Figure 5: Inhibition of exosome synthesis attenuates the induction of GEM resistance by miR-155.

(A) The expression of RAB27B in Panc1 cells transfected with a negative control oligonucleotide (NC) or with siRAB27B (90 nM siRNA). mRNA expression were assessed by qRT-PCR. (B) Immunocytochemistry shows RAB27B expression as a green signal in the cytoplasm of Panc1 cells. The nuclei were stained with Hoechst (blue; scale bar, 100 μm). (C and D) The amount of exosomes that was isolated from Panc1 cells after transfection with NC or with siRAB27B for 48 hours. The amount of exosomes was evaluated by the protein level by the Bradford method (C) or by the concentration of particles of a certain size (D). (E) Alterations of the EC50 of GEM in PDAC cells with siRAB27B or NC transfection.

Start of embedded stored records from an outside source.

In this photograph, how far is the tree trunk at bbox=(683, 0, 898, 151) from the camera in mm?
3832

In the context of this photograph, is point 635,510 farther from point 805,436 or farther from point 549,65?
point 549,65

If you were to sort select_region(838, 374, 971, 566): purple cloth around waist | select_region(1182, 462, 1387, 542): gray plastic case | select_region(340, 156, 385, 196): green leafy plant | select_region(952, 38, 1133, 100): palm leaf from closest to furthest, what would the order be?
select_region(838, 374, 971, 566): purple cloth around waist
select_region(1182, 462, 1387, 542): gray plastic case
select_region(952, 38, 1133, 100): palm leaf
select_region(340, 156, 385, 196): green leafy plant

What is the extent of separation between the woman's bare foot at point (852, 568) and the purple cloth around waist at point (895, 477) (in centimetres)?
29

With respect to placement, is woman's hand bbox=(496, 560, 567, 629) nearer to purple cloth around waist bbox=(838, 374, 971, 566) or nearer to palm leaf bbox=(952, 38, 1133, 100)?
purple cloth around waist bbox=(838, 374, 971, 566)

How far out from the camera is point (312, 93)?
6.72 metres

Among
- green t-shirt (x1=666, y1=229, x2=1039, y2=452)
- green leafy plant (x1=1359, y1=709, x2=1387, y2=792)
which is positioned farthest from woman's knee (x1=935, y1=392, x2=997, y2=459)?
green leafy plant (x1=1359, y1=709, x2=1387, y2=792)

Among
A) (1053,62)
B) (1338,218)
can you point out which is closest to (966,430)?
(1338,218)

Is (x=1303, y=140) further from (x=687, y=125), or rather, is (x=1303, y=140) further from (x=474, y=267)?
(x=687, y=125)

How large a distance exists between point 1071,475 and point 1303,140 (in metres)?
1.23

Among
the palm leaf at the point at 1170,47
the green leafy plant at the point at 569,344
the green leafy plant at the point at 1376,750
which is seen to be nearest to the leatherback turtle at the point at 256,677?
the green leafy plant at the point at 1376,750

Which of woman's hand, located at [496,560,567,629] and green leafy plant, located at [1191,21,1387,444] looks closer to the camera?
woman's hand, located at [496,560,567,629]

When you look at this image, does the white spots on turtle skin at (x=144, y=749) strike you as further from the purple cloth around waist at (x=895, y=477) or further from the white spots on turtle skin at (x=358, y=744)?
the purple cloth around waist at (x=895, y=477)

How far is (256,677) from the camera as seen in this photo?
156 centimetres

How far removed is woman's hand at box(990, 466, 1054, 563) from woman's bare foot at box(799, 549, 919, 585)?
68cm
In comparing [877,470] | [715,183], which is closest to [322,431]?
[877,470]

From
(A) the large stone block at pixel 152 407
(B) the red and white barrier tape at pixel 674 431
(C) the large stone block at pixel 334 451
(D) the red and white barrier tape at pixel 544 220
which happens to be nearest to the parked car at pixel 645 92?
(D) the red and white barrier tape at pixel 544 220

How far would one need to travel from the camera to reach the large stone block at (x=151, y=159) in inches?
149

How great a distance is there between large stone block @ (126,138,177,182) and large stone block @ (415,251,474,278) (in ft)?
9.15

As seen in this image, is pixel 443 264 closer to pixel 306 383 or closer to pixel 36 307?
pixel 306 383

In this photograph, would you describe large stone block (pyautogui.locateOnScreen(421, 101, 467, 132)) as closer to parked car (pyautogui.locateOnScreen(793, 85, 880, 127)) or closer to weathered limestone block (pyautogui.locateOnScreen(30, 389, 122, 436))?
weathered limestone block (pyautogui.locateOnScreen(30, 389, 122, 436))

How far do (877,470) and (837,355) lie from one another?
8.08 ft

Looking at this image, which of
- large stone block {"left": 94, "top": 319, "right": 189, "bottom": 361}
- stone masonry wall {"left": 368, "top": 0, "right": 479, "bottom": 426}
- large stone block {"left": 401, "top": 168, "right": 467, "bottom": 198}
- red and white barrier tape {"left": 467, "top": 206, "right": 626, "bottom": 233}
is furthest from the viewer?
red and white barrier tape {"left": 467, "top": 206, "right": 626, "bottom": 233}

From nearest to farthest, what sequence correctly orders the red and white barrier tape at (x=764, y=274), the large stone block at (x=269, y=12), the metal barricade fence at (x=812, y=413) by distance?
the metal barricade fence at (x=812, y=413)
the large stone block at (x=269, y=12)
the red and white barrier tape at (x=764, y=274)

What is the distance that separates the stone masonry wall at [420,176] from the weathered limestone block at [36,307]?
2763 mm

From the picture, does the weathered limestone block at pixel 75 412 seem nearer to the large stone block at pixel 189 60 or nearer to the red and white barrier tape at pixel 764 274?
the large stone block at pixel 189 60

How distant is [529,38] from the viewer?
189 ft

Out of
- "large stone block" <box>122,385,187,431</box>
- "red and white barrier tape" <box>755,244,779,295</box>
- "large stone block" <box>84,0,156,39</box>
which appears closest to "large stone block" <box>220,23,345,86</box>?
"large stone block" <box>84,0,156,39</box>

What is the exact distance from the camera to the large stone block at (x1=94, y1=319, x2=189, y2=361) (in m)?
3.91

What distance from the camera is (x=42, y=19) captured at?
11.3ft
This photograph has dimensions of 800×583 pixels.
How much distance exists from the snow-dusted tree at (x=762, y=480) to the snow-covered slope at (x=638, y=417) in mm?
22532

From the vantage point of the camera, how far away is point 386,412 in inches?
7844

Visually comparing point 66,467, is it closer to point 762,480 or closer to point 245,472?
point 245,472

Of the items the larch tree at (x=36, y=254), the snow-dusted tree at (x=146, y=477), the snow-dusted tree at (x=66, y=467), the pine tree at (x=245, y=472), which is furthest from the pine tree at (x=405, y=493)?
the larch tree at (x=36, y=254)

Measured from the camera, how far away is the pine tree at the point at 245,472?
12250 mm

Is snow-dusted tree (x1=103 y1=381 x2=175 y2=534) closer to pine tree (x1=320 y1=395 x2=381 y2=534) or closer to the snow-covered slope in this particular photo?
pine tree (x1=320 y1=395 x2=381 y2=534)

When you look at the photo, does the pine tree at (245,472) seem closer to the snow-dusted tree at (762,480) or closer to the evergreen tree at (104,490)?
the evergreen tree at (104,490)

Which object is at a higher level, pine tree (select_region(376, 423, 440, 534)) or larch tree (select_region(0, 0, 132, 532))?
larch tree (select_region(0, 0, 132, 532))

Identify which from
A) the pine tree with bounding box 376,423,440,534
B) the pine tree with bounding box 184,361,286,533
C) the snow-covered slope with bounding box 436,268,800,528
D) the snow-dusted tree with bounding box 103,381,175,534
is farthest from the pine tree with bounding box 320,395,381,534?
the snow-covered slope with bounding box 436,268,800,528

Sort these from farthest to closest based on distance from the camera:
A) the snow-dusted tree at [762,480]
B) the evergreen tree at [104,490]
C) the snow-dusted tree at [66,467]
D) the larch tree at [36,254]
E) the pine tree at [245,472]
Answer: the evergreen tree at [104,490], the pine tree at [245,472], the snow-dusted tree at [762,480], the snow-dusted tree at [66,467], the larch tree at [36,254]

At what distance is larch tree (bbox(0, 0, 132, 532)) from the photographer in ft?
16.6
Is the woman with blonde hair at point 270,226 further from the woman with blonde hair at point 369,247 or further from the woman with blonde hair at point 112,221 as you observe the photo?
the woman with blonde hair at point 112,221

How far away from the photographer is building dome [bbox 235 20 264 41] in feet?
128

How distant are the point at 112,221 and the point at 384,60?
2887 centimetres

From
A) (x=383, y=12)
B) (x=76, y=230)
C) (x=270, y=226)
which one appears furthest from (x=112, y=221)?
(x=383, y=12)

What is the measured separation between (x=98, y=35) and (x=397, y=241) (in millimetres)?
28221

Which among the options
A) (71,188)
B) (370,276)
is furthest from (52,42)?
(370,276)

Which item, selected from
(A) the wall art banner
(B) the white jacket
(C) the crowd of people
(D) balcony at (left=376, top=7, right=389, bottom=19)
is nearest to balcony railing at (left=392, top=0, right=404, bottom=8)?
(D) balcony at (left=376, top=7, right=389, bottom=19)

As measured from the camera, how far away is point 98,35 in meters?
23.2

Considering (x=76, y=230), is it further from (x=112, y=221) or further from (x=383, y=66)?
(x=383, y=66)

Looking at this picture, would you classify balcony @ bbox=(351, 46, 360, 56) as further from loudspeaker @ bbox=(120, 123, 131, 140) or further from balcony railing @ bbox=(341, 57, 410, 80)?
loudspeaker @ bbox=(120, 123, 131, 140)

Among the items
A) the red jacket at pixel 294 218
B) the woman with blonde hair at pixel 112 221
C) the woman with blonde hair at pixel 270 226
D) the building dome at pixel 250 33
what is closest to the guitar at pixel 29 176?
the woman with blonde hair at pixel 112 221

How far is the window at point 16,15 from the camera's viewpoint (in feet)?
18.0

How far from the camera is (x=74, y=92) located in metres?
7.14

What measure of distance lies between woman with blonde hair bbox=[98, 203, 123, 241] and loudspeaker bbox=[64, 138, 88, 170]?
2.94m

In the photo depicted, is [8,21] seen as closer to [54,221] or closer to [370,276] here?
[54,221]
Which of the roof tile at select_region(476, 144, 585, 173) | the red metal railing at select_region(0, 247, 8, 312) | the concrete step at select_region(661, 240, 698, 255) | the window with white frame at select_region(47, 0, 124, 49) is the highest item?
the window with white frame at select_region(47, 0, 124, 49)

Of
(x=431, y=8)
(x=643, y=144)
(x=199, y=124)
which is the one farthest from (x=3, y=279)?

All PDAC cell lines showed ameliorated GEM resistance after transfection with siRAB27B, even cells transfected with pre-miR-155. (F and G) Alterations in apoptosis after 72 hours of GEM treatment in PDAC cells transfected with siRAB27B or with NC. Caspase-3/7 activity is represented as the level of luminescence (F), and the ratio of apoptotic cells was determined using the Annexin V assay (G). (E–G) Concentrations of transfected pre-miR-155: Panc1, 10 nM; MiaPaCa2, 5 nM; PSN1, 1 nM. Concentration of siRAB27B in the three cell lines, 90 nM). Concentration of GEM: Panc1 and MiaPaCa2, 50 μg/ml; and PSN1, 10 μg/ml. Columns in (A,C), and (E–G) show values that are the averages of triplicate measurements; bars show SD values. Data are representative of three experiments. *P < 0.05; **P < 0.01.